The relative phylogenetic positions of S. lycopersicum, S. galapagense, S. cheesmaniae, and S. pimpinellifolium are currently unresolved (Grandillo et al., 2011). Several different tree topologies have been inferred for the species in recent literature using various methods (Grandillo et al., 2011). In recently diverged species such as these, phylogenetic discordance can be prevalent (Ané, 2011) due to both incomplete lineage sorting of ancestral polymorphism and introgression from other species. Introgression is expected to make an especially strong contribution to phylogenetic discordance in tomato species, due to the use of wild species in the development of various S. lycopersicum cultivars.
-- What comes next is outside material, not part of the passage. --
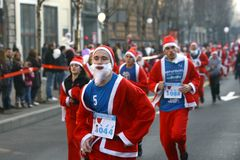 People in Santa Claus costumes take part in the race Stock Photos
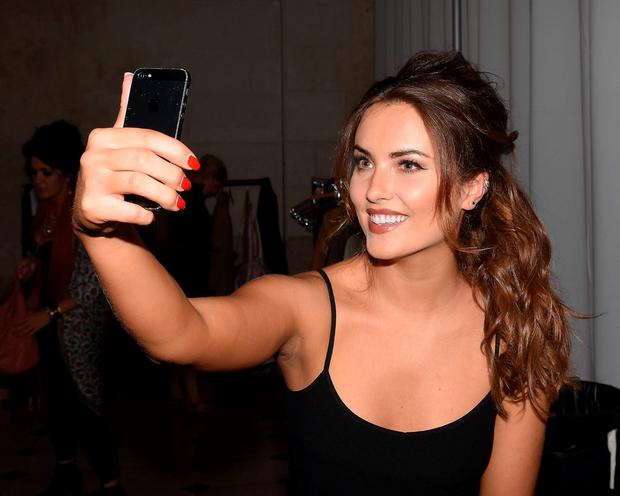 Holly Carpenter take a selfie at the 100 Colours Fashion Show at City Hall, Dublin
In particular, the sequenced tomato S. lycopersicum ‘Heinz 1706’ (H1706) is known to have S. pimpinellifolium in its parentage (Ozminkowski, 2004; Labate & Robertson, 2012; The Tomato Genome Consortium, 2012). Interspecific hybridization also occurs in wild populations of tomato along hybrid zones (Nakazato & Housworth, 2010) and also as evidenced by S. lycopersicum var cerasiforme, which is purportedly the result of crossing between S. lycopersicum and S. pimpinellifolium (Ranc et al., 2008). In contrast, S. galapagense and S. cheesmaniae have likely evolved in relative isolation, although S. pimpinellifolium and S. lycopersicum have been introduced to the Galápagos Islands in the past few decades (Darwin, 2009). Heirloom lines, which have existed prior to the implementation of major breeding programs, have been perpetuated mainly from lines of S. lycopersicum often by home gardeners, decreasing their likelihood of containing introgressions from wild species.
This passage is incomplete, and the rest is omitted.